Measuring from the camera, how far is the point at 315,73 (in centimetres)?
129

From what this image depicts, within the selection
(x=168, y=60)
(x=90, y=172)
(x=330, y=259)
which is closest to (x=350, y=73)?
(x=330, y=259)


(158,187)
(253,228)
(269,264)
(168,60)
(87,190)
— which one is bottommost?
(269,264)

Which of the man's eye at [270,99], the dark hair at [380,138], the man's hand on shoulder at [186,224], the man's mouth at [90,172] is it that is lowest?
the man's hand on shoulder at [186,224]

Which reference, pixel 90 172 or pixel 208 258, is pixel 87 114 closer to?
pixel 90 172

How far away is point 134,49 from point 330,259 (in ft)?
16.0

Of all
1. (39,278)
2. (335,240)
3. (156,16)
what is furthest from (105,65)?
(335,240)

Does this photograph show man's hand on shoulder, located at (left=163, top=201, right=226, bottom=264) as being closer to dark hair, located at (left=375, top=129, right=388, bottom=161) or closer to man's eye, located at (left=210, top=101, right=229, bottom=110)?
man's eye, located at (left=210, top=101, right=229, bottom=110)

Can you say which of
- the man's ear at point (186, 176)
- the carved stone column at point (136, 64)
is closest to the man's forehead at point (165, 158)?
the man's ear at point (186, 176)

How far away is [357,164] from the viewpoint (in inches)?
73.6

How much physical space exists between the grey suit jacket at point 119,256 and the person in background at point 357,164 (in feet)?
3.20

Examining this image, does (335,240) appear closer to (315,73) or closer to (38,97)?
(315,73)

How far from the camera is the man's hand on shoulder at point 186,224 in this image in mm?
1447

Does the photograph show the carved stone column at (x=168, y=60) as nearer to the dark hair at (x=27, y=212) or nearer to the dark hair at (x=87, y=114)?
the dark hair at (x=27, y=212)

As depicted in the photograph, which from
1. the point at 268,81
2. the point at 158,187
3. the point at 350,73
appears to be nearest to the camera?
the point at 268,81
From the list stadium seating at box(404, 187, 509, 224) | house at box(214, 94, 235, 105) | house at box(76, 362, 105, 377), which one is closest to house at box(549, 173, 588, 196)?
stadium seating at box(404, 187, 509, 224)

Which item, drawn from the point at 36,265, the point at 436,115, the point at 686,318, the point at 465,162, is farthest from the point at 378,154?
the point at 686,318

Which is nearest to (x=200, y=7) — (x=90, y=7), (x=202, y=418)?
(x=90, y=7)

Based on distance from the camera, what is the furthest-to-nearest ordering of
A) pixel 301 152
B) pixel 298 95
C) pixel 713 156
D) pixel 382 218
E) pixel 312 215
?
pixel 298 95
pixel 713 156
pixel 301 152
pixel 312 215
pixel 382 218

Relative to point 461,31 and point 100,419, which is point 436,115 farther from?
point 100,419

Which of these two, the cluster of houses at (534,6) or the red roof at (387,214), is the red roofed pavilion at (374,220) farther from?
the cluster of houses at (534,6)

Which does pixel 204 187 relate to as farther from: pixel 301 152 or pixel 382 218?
◆ ◆ ◆ ◆
- Goal: Write out, word for word, every line from the one containing "As depicted in the photograph, which from" through the last line of the records above.

- Result:
As depicted in the photograph, which from
1. the point at 268,81
2. the point at 158,187
3. the point at 350,73
appears to be nearest to the camera?
the point at 268,81
From the list stadium seating at box(404, 187, 509, 224) | house at box(214, 94, 235, 105) | house at box(76, 362, 105, 377), which one is closest to house at box(549, 173, 588, 196)?
stadium seating at box(404, 187, 509, 224)

Which item, drawn from the point at 36,265, the point at 436,115, the point at 686,318, the point at 465,162, is farthest from the point at 378,154?
the point at 686,318

Which is nearest to (x=200, y=7) — (x=90, y=7), (x=202, y=418)?
(x=90, y=7)

Based on distance from the camera, what is the furthest-to-nearest ordering of
A) pixel 301 152
B) pixel 298 95
C) pixel 713 156
D) pixel 382 218
E) pixel 312 215
?
pixel 298 95
pixel 713 156
pixel 301 152
pixel 312 215
pixel 382 218

Relative to point 461,31 and point 100,419, which is point 436,115 farther from?
point 100,419

Which of these two, the cluster of houses at (534,6) or the red roof at (387,214), is the red roofed pavilion at (374,220) farther from?
the cluster of houses at (534,6)

Which does pixel 204 187 relate to as farther from: pixel 301 152 or pixel 382 218?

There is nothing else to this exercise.